The Birmingham neighborhood residents had some choice words for city leaders about plans to expand the Collins Park water treatment plant.
"This is just crazy," Marsha Taylor, who lives in the neighborhood said.
The plant needs millions of dollars in repairs, mandated by the EPA. In order to meet those requirements, it has to expand to accommodate the upgrades. So, the city asked neighbors along Collins Park Avenue if they were willing to sell their homes, just in case the city needed that space.
"If they're willing to sell, we're willing to buy," Dave Welch, the Director of Public Utilities, said. "We're putting some property together so when we get in there to build the pole barn and substation we'll have that property."
But residents say Toledo leaders had no right to do that, especially since they don't have a specific plan on paper.
"These are some of the wonderful homes of the neighborhood and we're all passionate about them," Bettye Deaniello, Vice President of the Birmingham Development Corporation said.
Many people were also worried about Collins Park, an area described as the jewel of the neighborhood.
"We're not going to let you take our park.
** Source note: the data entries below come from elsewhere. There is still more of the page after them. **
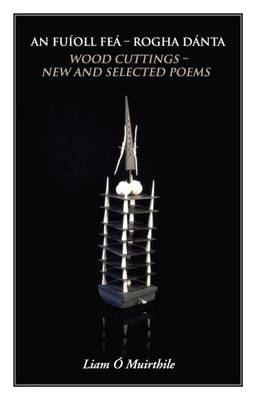 An Fuioll Fea - Rogha Daanta: Wood Cuttings - New and Selected Poems (Paperback)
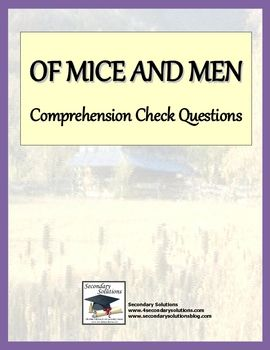 of mice and men comprehension questions Elizabeth hughes plymouth north high school  unit plan for of mice and men, driven by essential questions  what comprehension tools did you find most useful to.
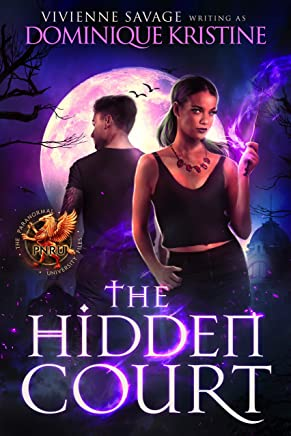 The Hidden Court: a Magical Academy Paranormal Romance (The Paranormal University Files: Skylar Book 1) (English Edition)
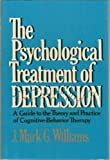 The Psychological Treatment of Depression : A Guide to the Theory and Practice of Cognitive-Behavioural Therapy, Williams, J. and Mark, G., 0029346606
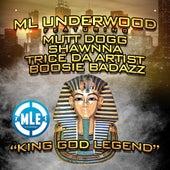 King God Legend (feat. Mutt Dogg, Shawnna, Trice da Artist & Boosie Badazz) by ML Underwood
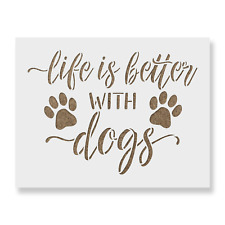 Life is Better with Dogs Stencil - Reusable Mylar Stencils for Painting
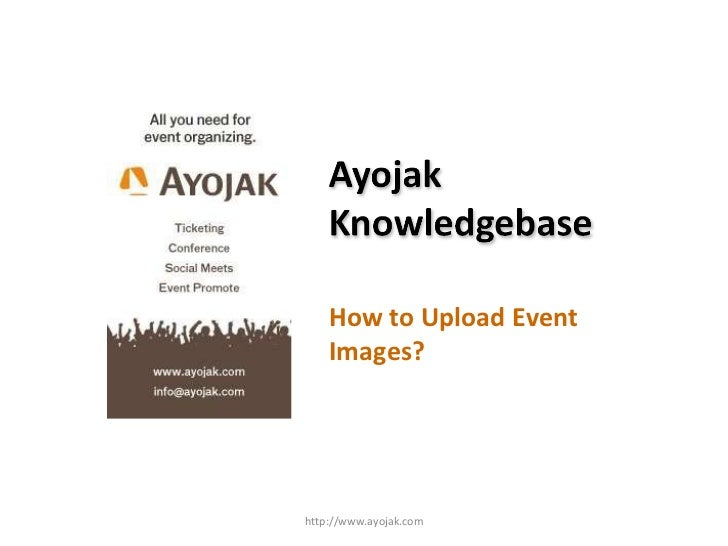 How to Upload Event Images? http://www.ayojak.com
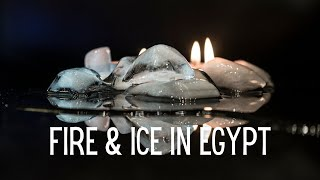 Ice and Fire in Egypt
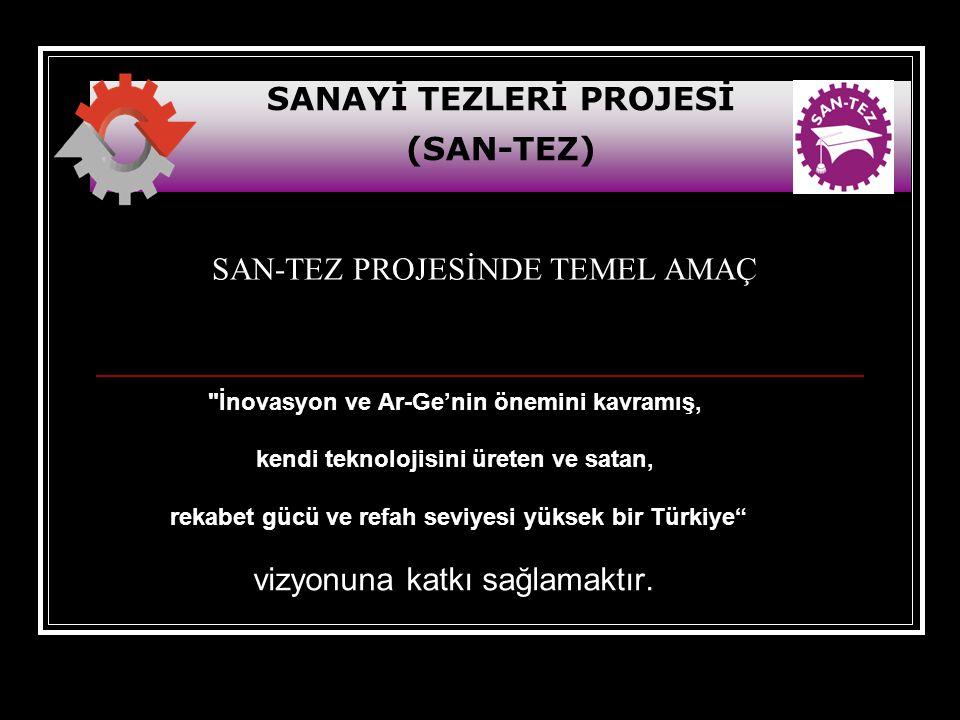SAN-TEZ PROJESİNDE TEMEL AMAÇ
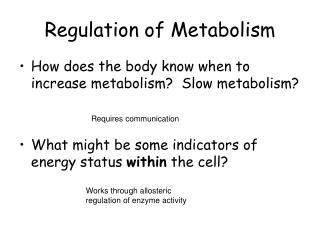 Regulation of Metabolism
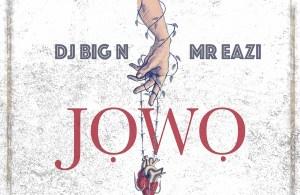 DOWNLOAD: DJ Big N ft. Mr Eazi – Jowo (mp3)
It has no swings or anything but it is part of who we are," Deaniello said.
Despite concerns, Welch says there are no plans to touch it.
Everyone seems to agree, the plant needs upgrades, but the Birmingham residents aren't ready to hand over their neighborhood without more information from the city.
The Birmingham Development Corporation is helping coordinate a task force that will meet with city leaders to decide what's next.